Meine Freunde, die beauftragt waren wie ich, waren früher nach London zurückgekommen und hatten neue Aufträge bekommen. Nach meiner Rückkehr bekam ich auch neue Aufträge. Aber wir waren leider nur sechs, die in die Heimat zurückgekehrt waren.
Nach Angaben des Ministerialsekretärs wurde einer von den vier Nichtzurückgekehrten Muslim und ließ sich in Ägypten nieder. Trotzdem war der Sekretär zufrieden, denn dieser Kollege von uns hatte die Geheimnisse für sich behalten. Der zweite, der nach Russland geschickt war, blieb dort. Er war sowieso ein gebürtiger Russe. Der Sekretär war sehr traurig über ihn. Nicht, dass er in seine Heimat zurückgekehrt war, sondern dass er vielleicht bei Kolonialministerium im Auftrag von Russland Spionage getrieben hätte. Der dritte –so wieder nach den Angaben des Sekretärs– starb im Gebiet Imara bei Bagdad an der Pest. Der vierte konnte vom Ministerium bis nach Sana in Jemen verfolgt werden.
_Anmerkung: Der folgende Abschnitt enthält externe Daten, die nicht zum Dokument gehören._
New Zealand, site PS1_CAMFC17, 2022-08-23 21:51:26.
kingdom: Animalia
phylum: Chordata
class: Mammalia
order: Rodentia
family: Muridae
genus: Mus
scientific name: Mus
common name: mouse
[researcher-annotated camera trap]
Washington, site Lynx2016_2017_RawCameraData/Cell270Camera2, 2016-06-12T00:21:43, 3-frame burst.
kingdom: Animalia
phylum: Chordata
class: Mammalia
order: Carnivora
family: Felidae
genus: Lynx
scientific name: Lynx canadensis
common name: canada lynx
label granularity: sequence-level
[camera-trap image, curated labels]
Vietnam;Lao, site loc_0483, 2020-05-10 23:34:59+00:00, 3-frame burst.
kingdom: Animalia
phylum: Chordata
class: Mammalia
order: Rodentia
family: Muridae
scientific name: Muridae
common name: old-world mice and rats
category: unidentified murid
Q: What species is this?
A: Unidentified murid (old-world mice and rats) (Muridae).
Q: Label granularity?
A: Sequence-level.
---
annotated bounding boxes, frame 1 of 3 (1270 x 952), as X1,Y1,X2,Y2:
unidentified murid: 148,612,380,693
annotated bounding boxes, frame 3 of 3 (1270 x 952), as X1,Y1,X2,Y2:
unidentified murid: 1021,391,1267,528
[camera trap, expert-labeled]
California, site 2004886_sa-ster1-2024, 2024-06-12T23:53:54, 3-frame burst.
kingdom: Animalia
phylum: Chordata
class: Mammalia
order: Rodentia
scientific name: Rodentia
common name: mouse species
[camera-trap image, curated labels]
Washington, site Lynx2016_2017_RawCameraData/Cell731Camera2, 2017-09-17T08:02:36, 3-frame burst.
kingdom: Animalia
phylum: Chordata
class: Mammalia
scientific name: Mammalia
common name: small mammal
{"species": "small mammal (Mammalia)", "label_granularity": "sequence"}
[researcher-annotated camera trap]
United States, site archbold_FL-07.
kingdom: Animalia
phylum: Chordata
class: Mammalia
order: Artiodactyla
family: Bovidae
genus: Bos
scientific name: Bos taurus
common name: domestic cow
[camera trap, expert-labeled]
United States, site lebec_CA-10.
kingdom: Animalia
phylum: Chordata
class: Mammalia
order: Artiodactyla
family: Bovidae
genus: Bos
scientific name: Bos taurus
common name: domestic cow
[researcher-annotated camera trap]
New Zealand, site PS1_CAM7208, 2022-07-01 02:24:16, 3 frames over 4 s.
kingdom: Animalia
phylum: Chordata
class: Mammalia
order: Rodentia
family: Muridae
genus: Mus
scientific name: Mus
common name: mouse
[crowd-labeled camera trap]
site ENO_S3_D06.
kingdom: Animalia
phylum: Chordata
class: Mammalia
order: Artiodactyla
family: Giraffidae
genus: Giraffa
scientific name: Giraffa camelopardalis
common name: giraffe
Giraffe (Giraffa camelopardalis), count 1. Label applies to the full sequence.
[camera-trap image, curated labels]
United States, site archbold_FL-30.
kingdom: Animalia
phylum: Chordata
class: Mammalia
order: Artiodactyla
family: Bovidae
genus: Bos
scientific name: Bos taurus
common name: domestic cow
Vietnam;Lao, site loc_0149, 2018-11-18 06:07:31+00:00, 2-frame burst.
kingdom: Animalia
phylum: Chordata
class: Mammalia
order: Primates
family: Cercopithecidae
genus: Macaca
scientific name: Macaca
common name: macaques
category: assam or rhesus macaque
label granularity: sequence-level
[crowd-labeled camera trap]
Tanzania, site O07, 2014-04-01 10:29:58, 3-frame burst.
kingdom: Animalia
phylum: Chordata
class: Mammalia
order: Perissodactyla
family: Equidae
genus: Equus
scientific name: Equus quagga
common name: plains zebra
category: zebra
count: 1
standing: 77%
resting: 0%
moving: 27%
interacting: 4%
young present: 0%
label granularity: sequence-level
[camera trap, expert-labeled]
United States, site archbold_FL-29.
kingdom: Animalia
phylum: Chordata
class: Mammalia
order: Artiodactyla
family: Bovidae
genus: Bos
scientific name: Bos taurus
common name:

Und bis zum letzten Jahr gingen seine Berichte und seine Ermittlungen, seine geheimen Informationen beim Ministerium ein. Leider konnte man keine weiteren Informationen mehr von ihm erhalten. Trotz aller Anstrengungen fand man keine Spur von ihm. Unser Ministerium hielt es für ein Unglück, dass diese vier Beauftragten verschwunden waren. Denn wir Briten haben wenige Bürger, dafür aber große bedeutende Missionen. Deshalb legen wir auf jeden einzelnen unserer Bürger großen Wert.
Der Sekretär ließ uns alle, nach der Prüfung von einigen Berichten von mir, zusammenkommen, damit alle Berichte von uns vieren geprüft werden. Nachdem meine Kollegen ihre Berichte abgegeben hatten, legte ich auch meinen vor. Sie notierten sich einige Punkte aus meinem Bericht. Der Minister, der Sekretär und einige Teilnehmer lobten mich wegen meiner Leistungen. Dennoch war ich der Drittbeste. Mein Freund Georg Belcoud war der Erste und nach ihm kam Henry Fanse.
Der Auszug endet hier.